DO THIS: Please reproduce the records word for word, starting at the line that contains "When comparing the" and continuing through the final line of the records. Leave the pictures out.
## START SUPPLIED DATA
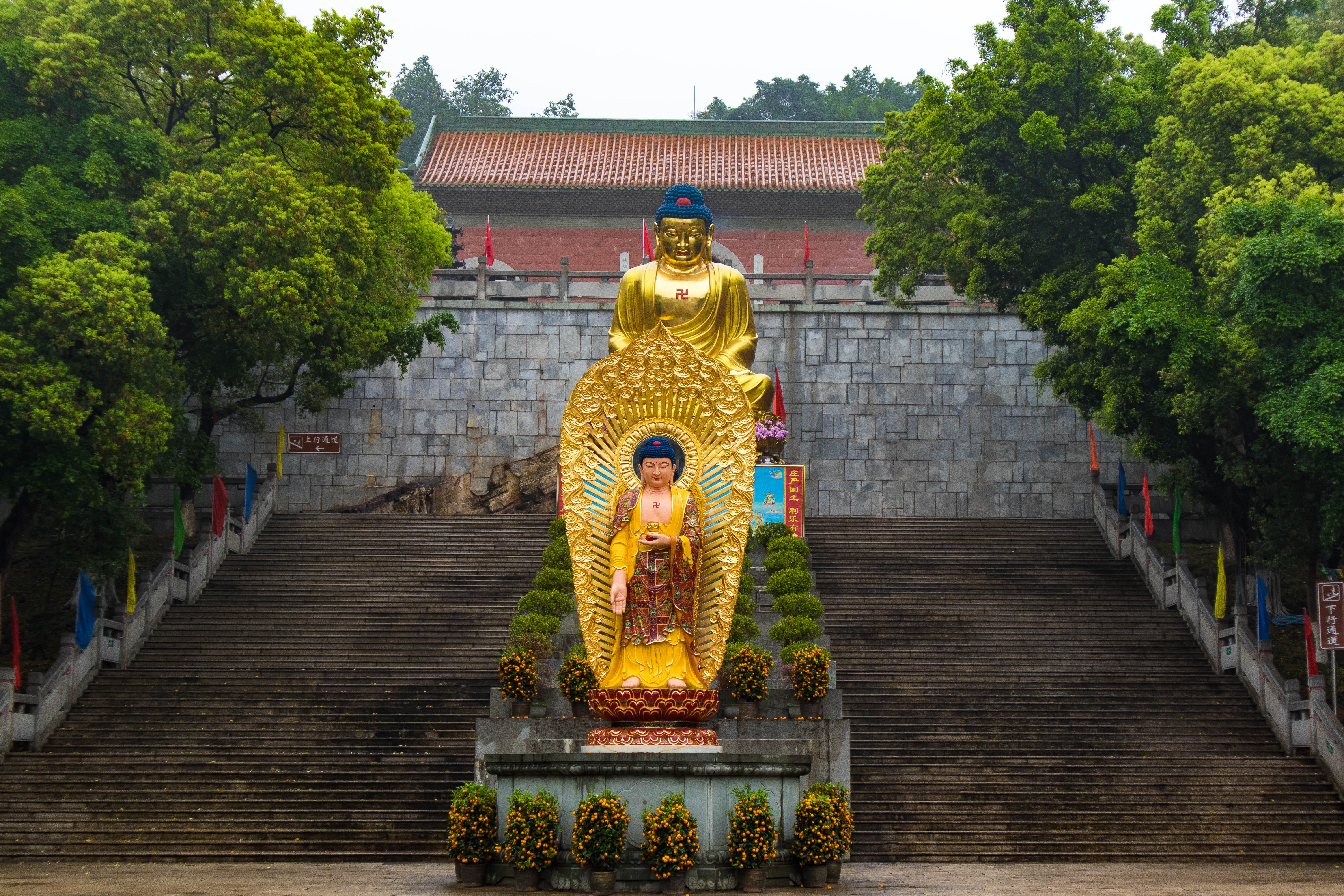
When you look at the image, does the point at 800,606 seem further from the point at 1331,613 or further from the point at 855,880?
the point at 1331,613

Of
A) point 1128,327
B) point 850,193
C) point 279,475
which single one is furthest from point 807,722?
point 850,193

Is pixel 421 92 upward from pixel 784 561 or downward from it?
upward

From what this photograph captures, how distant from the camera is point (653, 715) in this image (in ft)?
36.5

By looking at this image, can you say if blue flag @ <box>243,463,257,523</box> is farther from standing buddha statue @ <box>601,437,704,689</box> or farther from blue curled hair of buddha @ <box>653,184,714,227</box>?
standing buddha statue @ <box>601,437,704,689</box>

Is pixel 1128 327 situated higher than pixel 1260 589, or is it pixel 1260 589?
pixel 1128 327

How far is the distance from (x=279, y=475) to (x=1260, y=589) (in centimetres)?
1627

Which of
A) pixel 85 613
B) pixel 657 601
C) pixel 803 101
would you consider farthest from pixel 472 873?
pixel 803 101

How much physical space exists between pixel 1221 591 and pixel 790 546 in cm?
607

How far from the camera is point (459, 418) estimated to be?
25312 mm

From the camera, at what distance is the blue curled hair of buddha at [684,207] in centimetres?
1756

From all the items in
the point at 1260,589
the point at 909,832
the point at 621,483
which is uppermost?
the point at 621,483

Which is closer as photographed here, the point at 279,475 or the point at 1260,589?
the point at 1260,589

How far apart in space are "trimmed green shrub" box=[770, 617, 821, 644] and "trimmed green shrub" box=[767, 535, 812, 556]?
210cm

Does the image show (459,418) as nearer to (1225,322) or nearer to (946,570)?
(946,570)
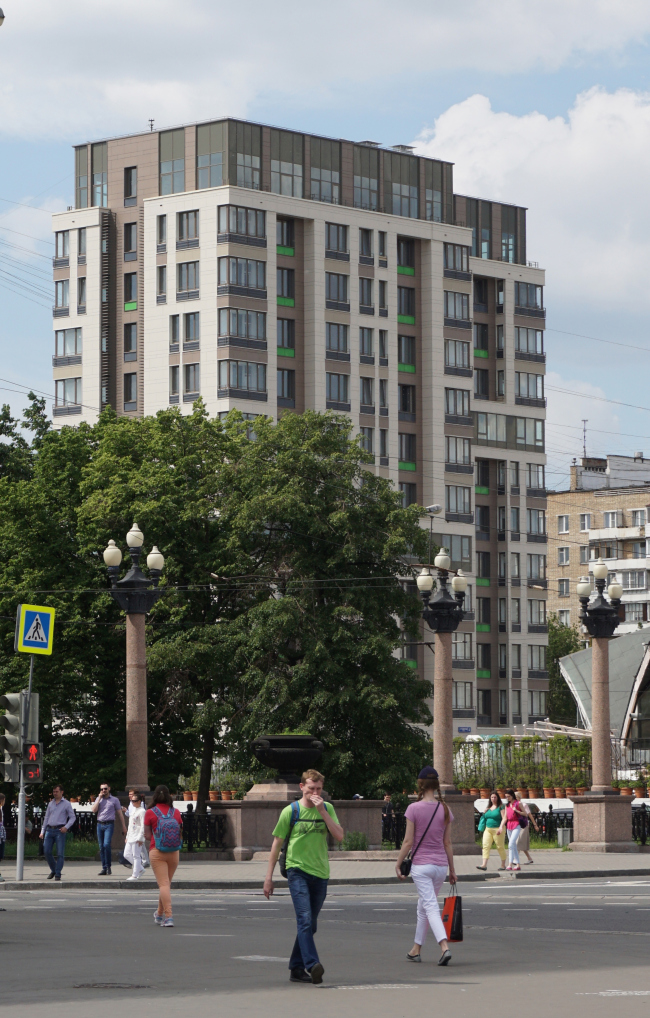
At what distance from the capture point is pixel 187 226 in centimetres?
9475

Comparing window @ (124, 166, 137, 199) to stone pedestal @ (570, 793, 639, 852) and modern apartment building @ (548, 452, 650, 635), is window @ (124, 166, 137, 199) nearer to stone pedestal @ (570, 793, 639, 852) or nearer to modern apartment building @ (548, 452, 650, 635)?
modern apartment building @ (548, 452, 650, 635)

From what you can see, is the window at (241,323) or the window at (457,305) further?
the window at (457,305)

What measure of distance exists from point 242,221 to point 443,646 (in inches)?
2241

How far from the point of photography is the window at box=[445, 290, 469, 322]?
10469cm

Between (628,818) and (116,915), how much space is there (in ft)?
67.9

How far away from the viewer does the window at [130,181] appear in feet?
324

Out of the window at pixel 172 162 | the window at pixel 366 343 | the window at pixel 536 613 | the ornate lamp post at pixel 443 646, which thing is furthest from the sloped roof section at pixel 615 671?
the ornate lamp post at pixel 443 646

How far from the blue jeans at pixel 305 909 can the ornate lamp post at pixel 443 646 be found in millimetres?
25633

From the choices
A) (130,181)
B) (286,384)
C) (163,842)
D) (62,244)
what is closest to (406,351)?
(286,384)

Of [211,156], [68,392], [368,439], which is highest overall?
[211,156]

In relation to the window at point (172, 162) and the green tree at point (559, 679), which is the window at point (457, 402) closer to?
the window at point (172, 162)

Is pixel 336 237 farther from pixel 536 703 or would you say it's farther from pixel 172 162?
pixel 536 703

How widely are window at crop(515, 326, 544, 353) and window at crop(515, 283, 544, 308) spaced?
5.23 ft

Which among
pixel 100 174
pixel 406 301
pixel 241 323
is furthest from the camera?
pixel 406 301
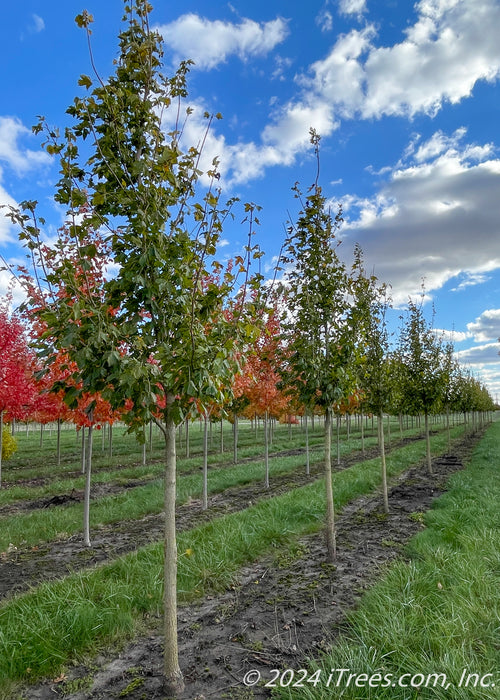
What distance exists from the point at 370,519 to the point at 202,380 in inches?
272

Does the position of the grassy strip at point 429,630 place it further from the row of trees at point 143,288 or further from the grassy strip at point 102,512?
the grassy strip at point 102,512

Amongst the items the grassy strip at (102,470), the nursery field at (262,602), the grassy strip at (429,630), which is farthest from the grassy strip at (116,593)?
the grassy strip at (102,470)

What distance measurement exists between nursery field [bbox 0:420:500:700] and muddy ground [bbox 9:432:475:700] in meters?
0.02

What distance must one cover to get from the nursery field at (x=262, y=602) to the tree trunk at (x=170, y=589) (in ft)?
0.47

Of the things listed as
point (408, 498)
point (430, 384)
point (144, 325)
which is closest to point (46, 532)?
point (144, 325)

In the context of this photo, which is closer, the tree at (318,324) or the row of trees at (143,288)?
the row of trees at (143,288)

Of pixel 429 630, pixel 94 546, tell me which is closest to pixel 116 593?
pixel 94 546

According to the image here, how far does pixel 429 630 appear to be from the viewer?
11.9 feet

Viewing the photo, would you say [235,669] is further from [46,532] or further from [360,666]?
[46,532]

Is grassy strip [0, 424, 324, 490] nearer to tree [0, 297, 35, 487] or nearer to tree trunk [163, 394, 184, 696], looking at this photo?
tree [0, 297, 35, 487]

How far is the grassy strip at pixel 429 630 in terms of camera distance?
3033mm

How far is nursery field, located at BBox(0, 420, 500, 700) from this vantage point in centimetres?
343

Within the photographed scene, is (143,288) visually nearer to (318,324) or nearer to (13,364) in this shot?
(318,324)

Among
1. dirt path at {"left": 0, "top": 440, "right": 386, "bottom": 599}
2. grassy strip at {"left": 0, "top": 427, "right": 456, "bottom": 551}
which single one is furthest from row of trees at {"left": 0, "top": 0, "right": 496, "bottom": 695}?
grassy strip at {"left": 0, "top": 427, "right": 456, "bottom": 551}
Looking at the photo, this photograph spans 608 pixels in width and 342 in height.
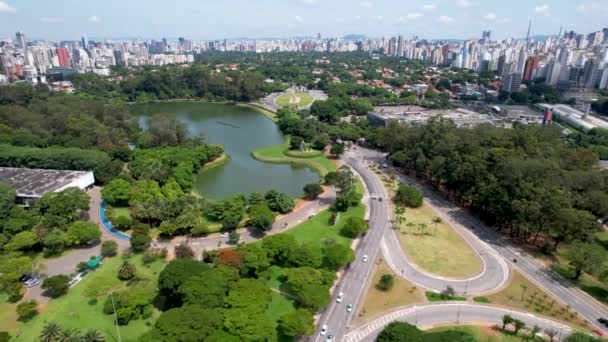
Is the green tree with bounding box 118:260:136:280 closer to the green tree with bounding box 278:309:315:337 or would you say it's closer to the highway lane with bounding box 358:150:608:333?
the green tree with bounding box 278:309:315:337

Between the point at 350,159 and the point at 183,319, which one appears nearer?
the point at 183,319

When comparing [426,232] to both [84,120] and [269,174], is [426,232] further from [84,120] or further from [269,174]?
[84,120]

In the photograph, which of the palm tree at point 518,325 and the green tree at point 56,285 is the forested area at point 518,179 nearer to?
the palm tree at point 518,325

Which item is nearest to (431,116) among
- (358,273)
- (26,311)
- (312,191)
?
(312,191)

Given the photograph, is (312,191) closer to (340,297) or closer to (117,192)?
(340,297)

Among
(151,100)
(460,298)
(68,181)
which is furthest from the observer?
(151,100)

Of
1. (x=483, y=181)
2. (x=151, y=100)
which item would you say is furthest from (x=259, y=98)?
(x=483, y=181)
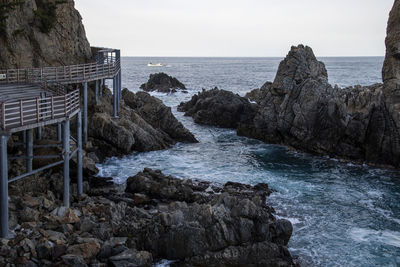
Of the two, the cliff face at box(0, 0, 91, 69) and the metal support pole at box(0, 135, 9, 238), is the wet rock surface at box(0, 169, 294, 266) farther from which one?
the cliff face at box(0, 0, 91, 69)

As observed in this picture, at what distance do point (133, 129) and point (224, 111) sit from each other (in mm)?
20295

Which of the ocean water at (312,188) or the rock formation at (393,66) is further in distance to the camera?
the rock formation at (393,66)

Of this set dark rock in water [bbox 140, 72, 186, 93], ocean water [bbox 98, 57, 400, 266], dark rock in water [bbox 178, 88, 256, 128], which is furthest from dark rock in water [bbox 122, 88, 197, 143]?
dark rock in water [bbox 140, 72, 186, 93]

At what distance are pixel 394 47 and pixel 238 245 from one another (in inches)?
1345

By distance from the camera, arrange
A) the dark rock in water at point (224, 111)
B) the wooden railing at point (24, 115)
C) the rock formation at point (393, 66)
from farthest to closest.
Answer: the dark rock in water at point (224, 111)
the rock formation at point (393, 66)
the wooden railing at point (24, 115)

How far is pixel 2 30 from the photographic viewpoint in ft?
114

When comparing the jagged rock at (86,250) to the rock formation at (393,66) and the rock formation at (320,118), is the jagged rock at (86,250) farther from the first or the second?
the rock formation at (393,66)

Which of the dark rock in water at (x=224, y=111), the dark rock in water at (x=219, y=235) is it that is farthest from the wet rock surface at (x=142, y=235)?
the dark rock in water at (x=224, y=111)

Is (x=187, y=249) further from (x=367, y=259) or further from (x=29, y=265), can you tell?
(x=367, y=259)

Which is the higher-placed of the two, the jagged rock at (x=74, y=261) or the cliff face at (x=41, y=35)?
the cliff face at (x=41, y=35)

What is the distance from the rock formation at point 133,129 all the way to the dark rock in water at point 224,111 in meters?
9.80

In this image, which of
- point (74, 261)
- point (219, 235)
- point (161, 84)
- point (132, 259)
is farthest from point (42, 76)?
point (161, 84)

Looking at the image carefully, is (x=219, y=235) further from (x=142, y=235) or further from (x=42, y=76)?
(x=42, y=76)

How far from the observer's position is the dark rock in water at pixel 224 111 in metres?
56.1
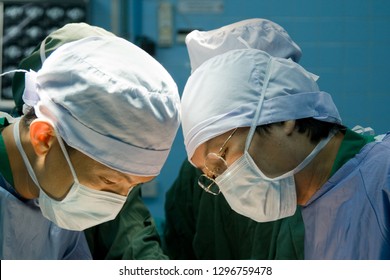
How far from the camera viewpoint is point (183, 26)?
340 centimetres

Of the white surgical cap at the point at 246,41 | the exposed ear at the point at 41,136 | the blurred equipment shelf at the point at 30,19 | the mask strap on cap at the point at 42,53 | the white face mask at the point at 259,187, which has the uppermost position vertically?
## END SUPPLIED DATA
RESULT FOR THIS EXERCISE:
When comparing the jagged rock at (86,250) to the rock formation at (393,66) and the rock formation at (320,118), is the jagged rock at (86,250) farther from the first or the second?
the rock formation at (393,66)

Which of the dark rock in water at (x=224, y=111), the dark rock in water at (x=219, y=235) is it that is farthest from the wet rock surface at (x=142, y=235)?
the dark rock in water at (x=224, y=111)

Is (x=187, y=249) further from (x=367, y=259) or further from (x=29, y=265), can you tell?
(x=367, y=259)

Which is the higher-placed of the two, the jagged rock at (x=74, y=261) or the cliff face at (x=41, y=35)?
the cliff face at (x=41, y=35)

What is the distance from the rock formation at point 133,129 all the way to the dark rock in water at point 224,111 in meters?
9.80

In this image, which of
- point (74, 261)
- point (219, 235)
- point (161, 84)
- point (132, 259)
is farthest from point (42, 76)?
point (161, 84)

Looking at the image carefully, is (x=219, y=235) further from (x=142, y=235) or further from (x=42, y=76)?
(x=42, y=76)

How far from the observer's position is the dark rock in water at pixel 224 111 in metres?
56.1
How far from the camera viewpoint is point (183, 26)?
340 centimetres

Of the white surgical cap at the point at 246,41 | the exposed ear at the point at 41,136 | the blurred equipment shelf at the point at 30,19 | the mask strap on cap at the point at 42,53 | the white face mask at the point at 259,187, which has the uppermost position vertically?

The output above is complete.